In Michigan, there are plenty of science-themed activities and venues to choose from. Here, learn about the MSU Science Festival, and all of the fun opportunities to teach kids about science it offers this April, along with two other Michigan science opportunities.
Science in our backyard
Have you heard of the MSU Science Festival? Now in its sixth year, this Michigan-wide celebration runs April 5-20, taking STEAM mainstream for 16 days. And while many of the 250-plus activities await at Michigan State University’s Lansing campus (definitely road-trip worthy!), there’s family fun nearby, too.

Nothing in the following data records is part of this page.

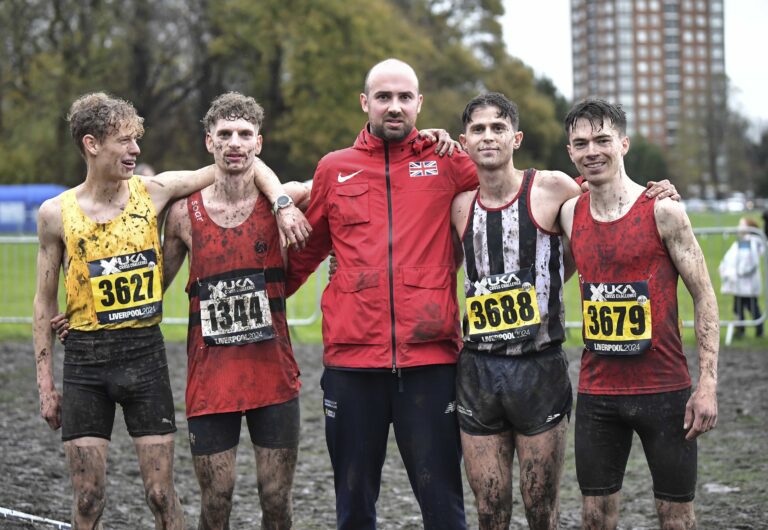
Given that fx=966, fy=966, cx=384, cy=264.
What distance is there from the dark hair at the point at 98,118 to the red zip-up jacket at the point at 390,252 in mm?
975

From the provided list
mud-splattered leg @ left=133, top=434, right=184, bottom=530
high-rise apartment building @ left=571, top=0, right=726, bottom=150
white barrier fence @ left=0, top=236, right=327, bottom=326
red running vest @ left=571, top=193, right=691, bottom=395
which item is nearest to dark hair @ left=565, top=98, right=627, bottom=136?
red running vest @ left=571, top=193, right=691, bottom=395

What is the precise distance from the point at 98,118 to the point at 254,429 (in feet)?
5.44

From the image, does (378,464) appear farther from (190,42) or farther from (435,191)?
(190,42)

“Science is accessible at this event, for the very young to the very seasoned,” says Roxanne Truhn, coordinator of what happens to be the state’s largest free science fest. “The festival schedule is designed to give everyone a chance to enjoy and learn about the wonders of scientific exploration and discovery.”
That includes a romp in Belle Isle, Detroit’s own natural playground on Sunday, April 14.
At Detroit Expo Day, take your pick from 40 hands-on activities, demos and talks targeted at sparking kiddos’ curiosity.
Not-to-miss highlights include Launch into Engineering, which offers kids ages 8-plus the chance to design, build and test a catapult, and The Secret Life of Trees – an all ages educational session about local trees and what they do for the environment.
Also in Detroit, explore meteorology at the WDIV local TV studio (April 6 and 20), astronomy at Wayne State University’s planetarium (April 12), aviation and aerospace science at the Tuskegee Airman National Museum – even the science of beer-making at an all-ages tour of Atwater Brewery (April 14).
Learning in Lansing
MSU’s campus offers around 30 out-of-this-world tours for kid scientists on Saturday, April 13. Like the Cyclotron, where atoms are smashed. Or the Dairy Teaching and Research Center, which will teach kids about cows, their milk and the dairy industry.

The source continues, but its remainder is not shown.